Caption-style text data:
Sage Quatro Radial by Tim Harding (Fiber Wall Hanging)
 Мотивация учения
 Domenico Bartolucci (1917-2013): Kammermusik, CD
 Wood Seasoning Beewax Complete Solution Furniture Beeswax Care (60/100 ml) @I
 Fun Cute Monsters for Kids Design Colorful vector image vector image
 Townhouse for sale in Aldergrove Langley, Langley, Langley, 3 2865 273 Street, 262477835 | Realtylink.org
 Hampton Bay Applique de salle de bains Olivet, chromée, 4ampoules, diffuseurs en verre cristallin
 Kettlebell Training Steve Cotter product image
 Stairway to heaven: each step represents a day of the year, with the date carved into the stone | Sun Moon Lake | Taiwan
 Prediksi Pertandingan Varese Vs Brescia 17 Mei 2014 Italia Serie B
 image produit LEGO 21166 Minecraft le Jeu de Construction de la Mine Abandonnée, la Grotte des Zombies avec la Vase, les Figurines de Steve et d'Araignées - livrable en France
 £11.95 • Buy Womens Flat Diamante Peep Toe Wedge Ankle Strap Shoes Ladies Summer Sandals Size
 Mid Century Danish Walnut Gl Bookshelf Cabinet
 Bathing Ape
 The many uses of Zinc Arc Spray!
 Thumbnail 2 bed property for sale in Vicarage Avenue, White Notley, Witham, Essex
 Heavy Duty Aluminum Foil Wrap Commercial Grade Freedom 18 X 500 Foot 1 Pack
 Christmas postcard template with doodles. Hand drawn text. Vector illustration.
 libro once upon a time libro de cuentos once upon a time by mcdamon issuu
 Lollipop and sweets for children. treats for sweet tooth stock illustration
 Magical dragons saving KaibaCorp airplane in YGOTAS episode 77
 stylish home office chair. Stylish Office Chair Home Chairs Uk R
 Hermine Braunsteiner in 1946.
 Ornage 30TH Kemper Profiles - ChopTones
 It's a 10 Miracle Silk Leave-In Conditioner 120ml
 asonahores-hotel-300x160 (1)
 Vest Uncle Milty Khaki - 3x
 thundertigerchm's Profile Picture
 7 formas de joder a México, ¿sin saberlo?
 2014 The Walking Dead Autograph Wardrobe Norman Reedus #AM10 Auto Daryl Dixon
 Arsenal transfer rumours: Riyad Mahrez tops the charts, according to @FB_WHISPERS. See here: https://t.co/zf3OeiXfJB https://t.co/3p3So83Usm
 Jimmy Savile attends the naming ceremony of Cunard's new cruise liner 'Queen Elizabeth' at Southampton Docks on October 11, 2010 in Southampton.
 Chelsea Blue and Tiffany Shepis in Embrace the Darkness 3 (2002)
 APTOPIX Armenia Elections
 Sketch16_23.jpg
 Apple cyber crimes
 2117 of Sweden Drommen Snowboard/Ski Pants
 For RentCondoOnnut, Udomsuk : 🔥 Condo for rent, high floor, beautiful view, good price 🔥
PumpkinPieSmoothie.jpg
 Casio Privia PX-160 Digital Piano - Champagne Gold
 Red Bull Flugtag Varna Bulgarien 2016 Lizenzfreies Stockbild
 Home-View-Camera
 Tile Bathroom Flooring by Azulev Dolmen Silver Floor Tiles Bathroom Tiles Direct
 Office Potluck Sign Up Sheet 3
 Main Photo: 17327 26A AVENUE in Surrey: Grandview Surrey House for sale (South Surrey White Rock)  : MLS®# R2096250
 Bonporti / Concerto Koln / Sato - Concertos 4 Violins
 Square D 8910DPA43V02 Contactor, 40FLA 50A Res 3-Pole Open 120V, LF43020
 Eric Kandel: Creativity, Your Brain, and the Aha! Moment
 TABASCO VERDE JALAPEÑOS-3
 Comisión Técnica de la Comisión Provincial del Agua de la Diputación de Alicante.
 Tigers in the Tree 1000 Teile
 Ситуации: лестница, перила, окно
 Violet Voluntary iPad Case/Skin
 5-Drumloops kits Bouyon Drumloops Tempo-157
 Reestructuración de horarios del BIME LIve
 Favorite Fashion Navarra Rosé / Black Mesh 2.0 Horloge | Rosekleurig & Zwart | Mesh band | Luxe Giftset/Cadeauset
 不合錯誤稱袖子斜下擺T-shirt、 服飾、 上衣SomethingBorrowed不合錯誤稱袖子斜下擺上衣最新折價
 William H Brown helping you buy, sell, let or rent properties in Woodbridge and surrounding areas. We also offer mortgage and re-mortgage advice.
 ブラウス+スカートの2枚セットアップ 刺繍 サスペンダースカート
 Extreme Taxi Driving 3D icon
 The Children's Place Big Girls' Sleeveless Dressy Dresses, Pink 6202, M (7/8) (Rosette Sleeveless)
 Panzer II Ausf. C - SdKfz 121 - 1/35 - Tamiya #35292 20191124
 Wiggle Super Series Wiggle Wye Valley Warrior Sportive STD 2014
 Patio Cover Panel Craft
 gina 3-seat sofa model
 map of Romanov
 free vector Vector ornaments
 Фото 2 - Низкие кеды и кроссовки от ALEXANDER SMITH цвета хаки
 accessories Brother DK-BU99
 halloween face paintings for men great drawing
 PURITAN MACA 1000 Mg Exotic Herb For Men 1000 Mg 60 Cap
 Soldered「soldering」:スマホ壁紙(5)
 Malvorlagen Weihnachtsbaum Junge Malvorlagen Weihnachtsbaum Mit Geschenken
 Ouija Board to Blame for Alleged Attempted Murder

→ **Exercise directions**
The required answer is the exact run of lines above starting at the line with "Arsenal transfer rumours: Riyad" and ending at the line with "Office Potluck Sign Up Sheet 3", with both ends present.

→ **Solution**
 Arsenal transfer rumours: Riyad Mahrez tops the charts, according to @FB_WHISPERS. See here: https://t.co/zf3OeiXfJB https://t.co/3p3So83Usm
 Jimmy Savile attends the naming ceremony of Cunard's new cruise liner 'Queen Elizabeth' at Southampton Docks on October 11, 2010 in Southampton.
 Chelsea Blue and Tiffany Shepis in Embrace the Darkness 3 (2002)
 APTOPIX Armenia Elections
 Sketch16_23.jpg
 Apple cyber crimes
 2117 of Sweden Drommen Snowboard/Ski Pants
 For RentCondoOnnut, Udomsuk : 🔥 Condo for rent, high floor, beautiful view, good price 🔥
PumpkinPieSmoothie.jpg
 Casio Privia PX-160 Digital Piano - Champagne Gold
 Red Bull Flugtag Varna Bulgarien 2016 Lizenzfreies Stockbild
 Home-View-Camera
 Tile Bathroom Flooring by Azulev Dolmen Silver Floor Tiles Bathroom Tiles Direct
 Office Potluck Sign Up Sheet 3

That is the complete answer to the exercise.